En la línea de doblado, las puertas del horno se abren y el reloj comienza a contar. Es necesario que el vidrio adopte la forma correcta a la primera—sin retrabajos ni desechos. Cuando el perfil de calentamiento está aunque sea un poco desajustado, se producen distorsiones ópticas, grietas por estrés térmico y una pila de rechazos que paraliza toda la línea.
El calentamiento zonificado es la forma de eliminar ese riesgo en el doblado.
Esto es lo que importa técnicamente. Construimos el calentamiento infrarrojo zonificado alrededor de emisores de cuarzo de onda corta, ajustados para una respuesta rápida y un control térmico preciso. Los emisores colocan el calor donde debe estar—radiación dirigida, con mínima convección—por lo que se calienta la superficie del vidrio, no la estructura del horno.

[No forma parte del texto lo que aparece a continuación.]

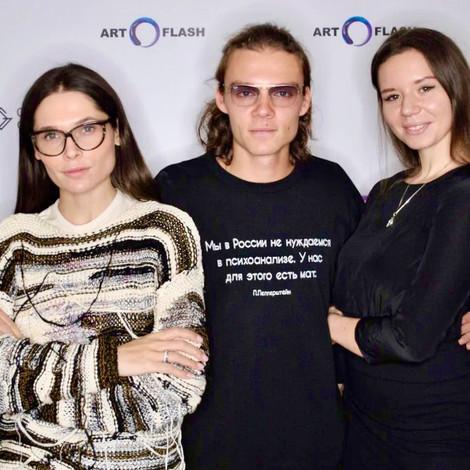 «Мы в России не нуждаемся в психоанализе»: как прошла презентация совместной коллекции ART FLASH и «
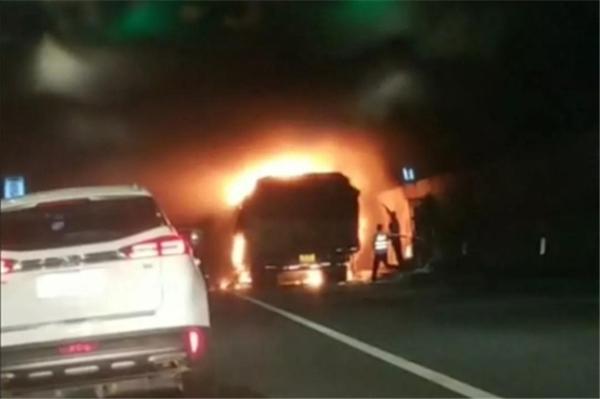 浙江警方通报:猫狸岭隧道车辆起火事故致5死31伤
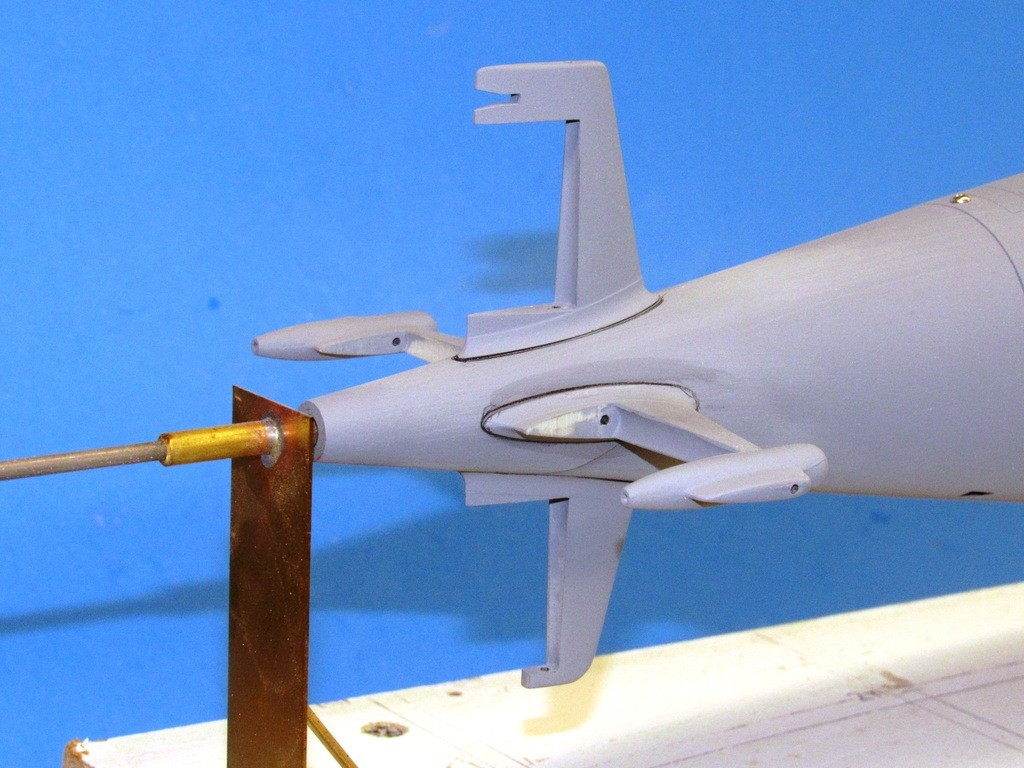 upgrading the SSY 1/96 ALFA kit - Page 2 B7ZU6O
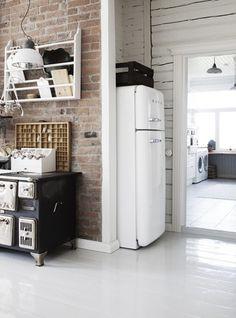 finn farmhouse - smeg fridge
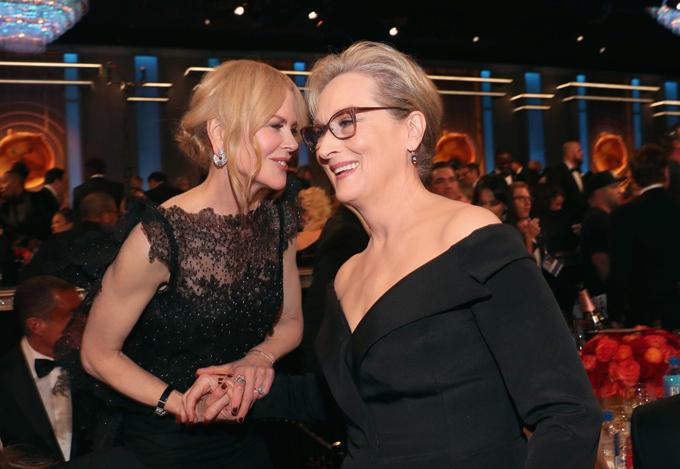 Nicole Kidman tay nắm chặt tay minh tinh Meryl Streep.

Cada zona se controla de forma independiente, lo que significa que la corona, los bordes y las zonas de transición pueden funcionar a diferentes temperaturas. Esto proporciona un campo térmico uniforme en toda la lámina, con una estabilización rápida después de cambios en el punto de consigna. En la práctica, se traduce en ciclos de calentamiento repetibles y un comportamiento predecible cuando el vidrio llega a la prensa.
Los doblados complejos y las transiciones de grosor no funcionan bien con un perfil único para todo. Se requiere un patrón de calentamiento que siga la geometría. Con el infrarrojo zonificado, se reduce la expansión diferencial y se evita el sobrecalentamiento localizado que genera defectos ópticos.
La respuesta rápida también acorta el tiempo de permanencia, aumentando el rendimiento sin sacrificar la calidad. El consumo de energía disminuye porque los emisores solo funcionan cuando la zona necesita calor, y la radiación dirigida implica menos calor desperdiciado en la cámara.
Para usted, esto significa menos fracturas, tolerancias más estrictas y una línea que se mantiene estable turno tras turno.
Los módulos infrarrojos zonificados son sencillos de integrar, pero aún debe prestar atención al espacio de montaje y la línea de visión hacia el vidrio. La emisividad puede variar en vidrio con recubrimiento o impreso, por lo que la estrategia de control debe ajustarse a su mezcla de productos.
Dimensionamos las zonas, potencia y lógica de control en función de su prensa de doblado y sus objetivos de ciclo, y configuramos la interfaz para trabajar con su PLC y retroalimentación de temperatura existentes. Planifique inspecciones rutinarias de los emisores y mantenga repuestos de los conjuntos de zona en stock—cuando la línea está parada, cada minuto cuenta.